Wednesday, July 02, 2008

The Court Jester (1955)

Jeri's pick for Movie Night last night was The Court Jester, starring all sorts of familiar faces. Danny Kaye, of course, was the main attraction, but I also spied Basil Rathbone, Angela Lansbury, and the mom from Mary Poppins (all young and attractive).

The movie is a Farce For All Seasons. It is chock-full of goofy concepts that are introduced throughout the movie (all the way to the end): first, a former circus performer must transform into an old man in order to smuggle a baby into a castle; then he must assume the identity of a court jester (who is, unbeknownst to him, also a master assassin hired to kill several nobles), and get the keys to secret passageway in the castle that will enable them to put the rightful king (the baby -- who has a purple pimpernel on his butt signifying his royal blood) on the throne; once in the castle, he must locate the other mole by whistling a particular tune, but he mistakes an evil noble for this mole and dismisses the good guy as a peasant; he meets the king who quizzes him on his supposed Italian background, so he has to BS his way out of it; then he is hypnotized by the princess's witch into becoming a dashing hero who will win the princess's heart (the sound of a snap brings him in and out of this condition, of course, so you can see where this leads); then his love interest is accidentally chosen to be the king's wench for the weekend; then he is discovered and made to fight this big brute guy, but before the match, his armor is struck by lighting, which magnetizes it; the witch also poisons one of the cups of wine that will be drunk before the match, and he must remember which is which; the guy he is fighting also discovers the poison, and must try to figure it out ("The poison is in the pestle, while the chalace of the palace holds the brew that is true!" ** "Now the pestle has the brew that is true, and the flagon with the dragon holds the poison!"); then he gets into a sword fight with Basil, and keeps snapping which switches him between himself and a master swordsman; meanwhile the secret passageway has collapsed, leaving a hole big enough for children (or the little people that he is friends with at the beginning!).

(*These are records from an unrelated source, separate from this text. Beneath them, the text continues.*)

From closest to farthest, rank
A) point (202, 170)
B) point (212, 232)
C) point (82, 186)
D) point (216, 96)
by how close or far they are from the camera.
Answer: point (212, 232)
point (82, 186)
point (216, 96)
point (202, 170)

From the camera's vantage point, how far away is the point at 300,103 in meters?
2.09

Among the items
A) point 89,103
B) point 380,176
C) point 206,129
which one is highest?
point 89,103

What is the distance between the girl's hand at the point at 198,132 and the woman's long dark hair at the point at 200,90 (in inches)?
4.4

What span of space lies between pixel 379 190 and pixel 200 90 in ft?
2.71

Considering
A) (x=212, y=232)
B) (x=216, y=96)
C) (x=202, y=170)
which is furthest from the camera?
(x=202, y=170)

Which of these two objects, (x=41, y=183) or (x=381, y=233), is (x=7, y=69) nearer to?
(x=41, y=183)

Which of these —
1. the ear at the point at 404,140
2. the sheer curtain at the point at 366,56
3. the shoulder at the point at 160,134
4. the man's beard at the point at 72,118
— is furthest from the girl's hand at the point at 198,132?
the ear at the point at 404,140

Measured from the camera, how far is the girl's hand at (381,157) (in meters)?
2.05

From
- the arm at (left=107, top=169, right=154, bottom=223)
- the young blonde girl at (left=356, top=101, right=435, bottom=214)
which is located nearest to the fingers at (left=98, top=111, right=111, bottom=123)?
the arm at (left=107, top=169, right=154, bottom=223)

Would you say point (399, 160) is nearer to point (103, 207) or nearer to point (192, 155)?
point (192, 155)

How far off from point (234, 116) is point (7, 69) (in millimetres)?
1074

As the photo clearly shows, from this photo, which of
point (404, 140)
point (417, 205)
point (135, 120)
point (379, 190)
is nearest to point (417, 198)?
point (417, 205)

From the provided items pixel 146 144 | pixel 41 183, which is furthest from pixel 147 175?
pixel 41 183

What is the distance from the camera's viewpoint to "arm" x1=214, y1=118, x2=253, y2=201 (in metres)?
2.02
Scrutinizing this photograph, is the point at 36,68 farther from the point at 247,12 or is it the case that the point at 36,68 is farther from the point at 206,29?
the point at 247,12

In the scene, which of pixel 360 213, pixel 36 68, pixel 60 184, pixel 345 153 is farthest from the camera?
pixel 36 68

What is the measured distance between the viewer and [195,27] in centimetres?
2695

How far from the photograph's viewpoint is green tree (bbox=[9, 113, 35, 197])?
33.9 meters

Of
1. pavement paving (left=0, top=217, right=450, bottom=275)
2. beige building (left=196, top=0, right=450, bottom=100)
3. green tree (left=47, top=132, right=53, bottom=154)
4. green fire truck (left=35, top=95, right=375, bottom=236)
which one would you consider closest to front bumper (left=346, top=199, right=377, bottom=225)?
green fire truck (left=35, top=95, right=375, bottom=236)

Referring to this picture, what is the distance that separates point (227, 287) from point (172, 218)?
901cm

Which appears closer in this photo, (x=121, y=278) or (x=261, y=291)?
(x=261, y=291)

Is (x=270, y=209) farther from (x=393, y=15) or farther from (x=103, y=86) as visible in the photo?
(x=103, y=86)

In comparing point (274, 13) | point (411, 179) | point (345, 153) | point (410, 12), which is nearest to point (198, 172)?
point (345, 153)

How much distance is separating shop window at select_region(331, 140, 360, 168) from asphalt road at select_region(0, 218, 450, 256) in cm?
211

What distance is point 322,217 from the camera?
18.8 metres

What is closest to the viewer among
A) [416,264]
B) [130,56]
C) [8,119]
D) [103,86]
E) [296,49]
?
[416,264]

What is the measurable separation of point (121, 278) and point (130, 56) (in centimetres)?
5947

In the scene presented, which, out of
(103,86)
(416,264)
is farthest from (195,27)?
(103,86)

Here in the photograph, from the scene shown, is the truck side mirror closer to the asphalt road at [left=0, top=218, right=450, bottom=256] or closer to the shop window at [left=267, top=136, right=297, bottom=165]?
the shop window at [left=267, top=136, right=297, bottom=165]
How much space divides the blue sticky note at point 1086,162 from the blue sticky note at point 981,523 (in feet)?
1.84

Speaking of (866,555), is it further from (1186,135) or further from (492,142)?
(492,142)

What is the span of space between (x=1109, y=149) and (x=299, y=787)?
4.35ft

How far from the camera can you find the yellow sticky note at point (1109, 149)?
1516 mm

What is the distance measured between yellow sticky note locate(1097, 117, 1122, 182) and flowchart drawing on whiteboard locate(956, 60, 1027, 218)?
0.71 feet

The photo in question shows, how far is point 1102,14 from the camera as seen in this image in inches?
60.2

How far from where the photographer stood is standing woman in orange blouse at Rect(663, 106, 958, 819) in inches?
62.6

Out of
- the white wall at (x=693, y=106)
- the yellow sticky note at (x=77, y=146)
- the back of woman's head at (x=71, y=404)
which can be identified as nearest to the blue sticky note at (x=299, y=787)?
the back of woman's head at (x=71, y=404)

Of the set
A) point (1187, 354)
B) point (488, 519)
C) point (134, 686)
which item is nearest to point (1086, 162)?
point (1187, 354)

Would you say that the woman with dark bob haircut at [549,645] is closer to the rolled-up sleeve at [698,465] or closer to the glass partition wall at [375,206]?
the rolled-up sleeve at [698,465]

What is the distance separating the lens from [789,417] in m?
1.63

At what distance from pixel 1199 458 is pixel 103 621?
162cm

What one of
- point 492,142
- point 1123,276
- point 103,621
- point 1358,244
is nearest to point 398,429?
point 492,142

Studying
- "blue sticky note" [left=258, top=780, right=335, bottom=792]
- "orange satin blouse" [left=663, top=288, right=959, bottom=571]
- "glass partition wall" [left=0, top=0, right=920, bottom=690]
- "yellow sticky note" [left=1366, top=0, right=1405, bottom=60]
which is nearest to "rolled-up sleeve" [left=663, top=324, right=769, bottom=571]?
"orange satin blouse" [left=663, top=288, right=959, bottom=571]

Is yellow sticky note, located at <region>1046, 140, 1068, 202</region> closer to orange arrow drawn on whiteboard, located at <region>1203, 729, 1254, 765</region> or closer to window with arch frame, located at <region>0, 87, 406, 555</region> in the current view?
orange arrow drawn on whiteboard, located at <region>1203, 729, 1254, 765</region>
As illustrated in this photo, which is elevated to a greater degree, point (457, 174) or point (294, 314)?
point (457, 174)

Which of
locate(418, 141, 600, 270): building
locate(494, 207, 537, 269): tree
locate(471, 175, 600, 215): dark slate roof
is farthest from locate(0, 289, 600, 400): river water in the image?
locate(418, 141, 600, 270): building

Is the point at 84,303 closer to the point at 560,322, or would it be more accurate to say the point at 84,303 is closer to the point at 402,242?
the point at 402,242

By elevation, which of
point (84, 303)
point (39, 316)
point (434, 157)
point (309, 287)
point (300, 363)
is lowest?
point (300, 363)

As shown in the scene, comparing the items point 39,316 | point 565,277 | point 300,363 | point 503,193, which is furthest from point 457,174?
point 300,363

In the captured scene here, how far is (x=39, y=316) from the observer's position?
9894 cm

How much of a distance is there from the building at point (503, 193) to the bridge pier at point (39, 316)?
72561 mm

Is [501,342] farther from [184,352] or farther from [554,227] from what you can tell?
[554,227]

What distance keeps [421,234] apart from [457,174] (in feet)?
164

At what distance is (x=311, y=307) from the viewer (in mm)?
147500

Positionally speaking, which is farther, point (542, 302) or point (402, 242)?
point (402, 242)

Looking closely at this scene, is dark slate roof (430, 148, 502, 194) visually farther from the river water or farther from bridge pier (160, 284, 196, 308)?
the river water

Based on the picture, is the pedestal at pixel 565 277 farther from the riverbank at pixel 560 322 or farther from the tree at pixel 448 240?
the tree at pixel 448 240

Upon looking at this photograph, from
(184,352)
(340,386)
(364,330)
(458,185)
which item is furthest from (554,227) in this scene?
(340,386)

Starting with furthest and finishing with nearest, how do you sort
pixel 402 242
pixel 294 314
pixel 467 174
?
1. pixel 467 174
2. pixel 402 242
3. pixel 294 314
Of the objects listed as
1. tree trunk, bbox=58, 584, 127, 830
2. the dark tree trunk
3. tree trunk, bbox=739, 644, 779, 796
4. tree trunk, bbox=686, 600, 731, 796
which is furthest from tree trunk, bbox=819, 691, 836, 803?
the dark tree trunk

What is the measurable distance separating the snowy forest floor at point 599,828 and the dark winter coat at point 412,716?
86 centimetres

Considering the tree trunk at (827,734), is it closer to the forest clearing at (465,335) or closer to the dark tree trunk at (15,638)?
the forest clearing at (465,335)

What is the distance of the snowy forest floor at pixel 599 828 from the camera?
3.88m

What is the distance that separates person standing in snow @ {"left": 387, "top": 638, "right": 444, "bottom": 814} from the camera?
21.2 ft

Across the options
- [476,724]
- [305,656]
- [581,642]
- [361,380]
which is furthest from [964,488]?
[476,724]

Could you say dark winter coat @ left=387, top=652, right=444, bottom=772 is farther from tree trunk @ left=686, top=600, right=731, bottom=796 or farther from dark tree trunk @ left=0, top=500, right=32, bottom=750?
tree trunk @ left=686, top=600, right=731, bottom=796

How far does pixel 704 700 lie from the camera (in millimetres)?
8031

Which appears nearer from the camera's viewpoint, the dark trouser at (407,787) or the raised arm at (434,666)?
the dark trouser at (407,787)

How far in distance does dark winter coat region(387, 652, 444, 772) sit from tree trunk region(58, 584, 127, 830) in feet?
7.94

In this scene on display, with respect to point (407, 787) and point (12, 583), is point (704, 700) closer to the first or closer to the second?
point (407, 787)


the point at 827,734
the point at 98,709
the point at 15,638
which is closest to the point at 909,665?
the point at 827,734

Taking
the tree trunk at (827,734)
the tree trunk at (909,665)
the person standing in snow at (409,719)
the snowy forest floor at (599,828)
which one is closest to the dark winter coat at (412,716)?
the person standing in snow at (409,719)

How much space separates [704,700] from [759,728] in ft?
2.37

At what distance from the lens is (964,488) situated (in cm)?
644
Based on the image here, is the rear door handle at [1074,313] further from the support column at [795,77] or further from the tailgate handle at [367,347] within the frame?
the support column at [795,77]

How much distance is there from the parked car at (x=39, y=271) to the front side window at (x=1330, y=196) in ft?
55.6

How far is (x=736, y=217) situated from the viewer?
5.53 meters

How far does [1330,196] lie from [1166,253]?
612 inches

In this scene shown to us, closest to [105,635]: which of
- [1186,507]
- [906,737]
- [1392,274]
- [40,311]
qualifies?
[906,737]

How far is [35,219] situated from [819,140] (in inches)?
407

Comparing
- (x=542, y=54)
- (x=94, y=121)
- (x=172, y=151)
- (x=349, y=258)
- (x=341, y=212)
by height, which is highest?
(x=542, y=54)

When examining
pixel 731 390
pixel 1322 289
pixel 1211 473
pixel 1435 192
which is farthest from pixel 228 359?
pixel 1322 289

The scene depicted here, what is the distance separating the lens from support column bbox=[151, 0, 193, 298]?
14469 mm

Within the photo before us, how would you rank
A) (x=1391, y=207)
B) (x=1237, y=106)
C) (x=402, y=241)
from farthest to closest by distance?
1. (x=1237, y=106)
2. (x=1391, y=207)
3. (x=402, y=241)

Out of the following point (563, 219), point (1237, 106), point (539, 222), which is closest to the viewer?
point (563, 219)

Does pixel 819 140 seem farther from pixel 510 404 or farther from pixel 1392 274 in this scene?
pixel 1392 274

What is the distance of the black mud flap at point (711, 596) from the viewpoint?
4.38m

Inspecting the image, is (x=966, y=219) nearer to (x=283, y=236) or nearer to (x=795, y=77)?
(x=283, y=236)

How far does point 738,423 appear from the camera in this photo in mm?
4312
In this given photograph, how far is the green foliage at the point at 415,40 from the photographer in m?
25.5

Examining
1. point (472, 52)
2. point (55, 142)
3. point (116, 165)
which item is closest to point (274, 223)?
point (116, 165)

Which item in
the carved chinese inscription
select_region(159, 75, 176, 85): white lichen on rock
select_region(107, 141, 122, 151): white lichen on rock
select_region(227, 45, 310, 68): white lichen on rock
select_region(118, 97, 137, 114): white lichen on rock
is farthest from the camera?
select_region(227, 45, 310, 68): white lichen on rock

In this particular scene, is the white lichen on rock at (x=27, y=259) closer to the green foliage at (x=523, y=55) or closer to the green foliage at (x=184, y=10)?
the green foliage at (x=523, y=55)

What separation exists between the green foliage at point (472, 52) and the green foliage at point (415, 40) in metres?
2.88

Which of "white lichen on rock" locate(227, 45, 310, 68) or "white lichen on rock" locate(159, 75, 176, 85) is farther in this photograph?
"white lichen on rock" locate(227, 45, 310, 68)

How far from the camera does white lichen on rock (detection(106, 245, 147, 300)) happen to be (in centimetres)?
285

I'm probably leaving some of it out.

This was my first Danny Kaye movie, and it's easy to see his appeal. He's a very talented singer, dancer, and actor. He was perfect for this sort of comedy, and carries the show the whole way.

The only thing I didn't like about the movie was that his contact within the castle, the mole named Fergus, gets tortured and killed off-screen and gives up the secret of the baby king. In the whole rest of the movie he's this earnest, competent, hard-working guy who does his job thanklessly, and that's his reward? To get killed off-screen and be known as the guy who gave up their secrets under torture? We are notified of his torture and death by one line uttered by a villain, then he is never mentioned again. The movie ends on a happy note without another word of acknowledgement towards his role in the success of the plan. Bum deal, man. Reminds me of the cop in The Lookout.

2 comments:

Anonymous said...

You've seen The Lookout? It is your moral duty to report on this hard to find flick!

Ryan said...

I never reviewed The Lookout? Huh. Why is it hard to find? Netflix was very easy.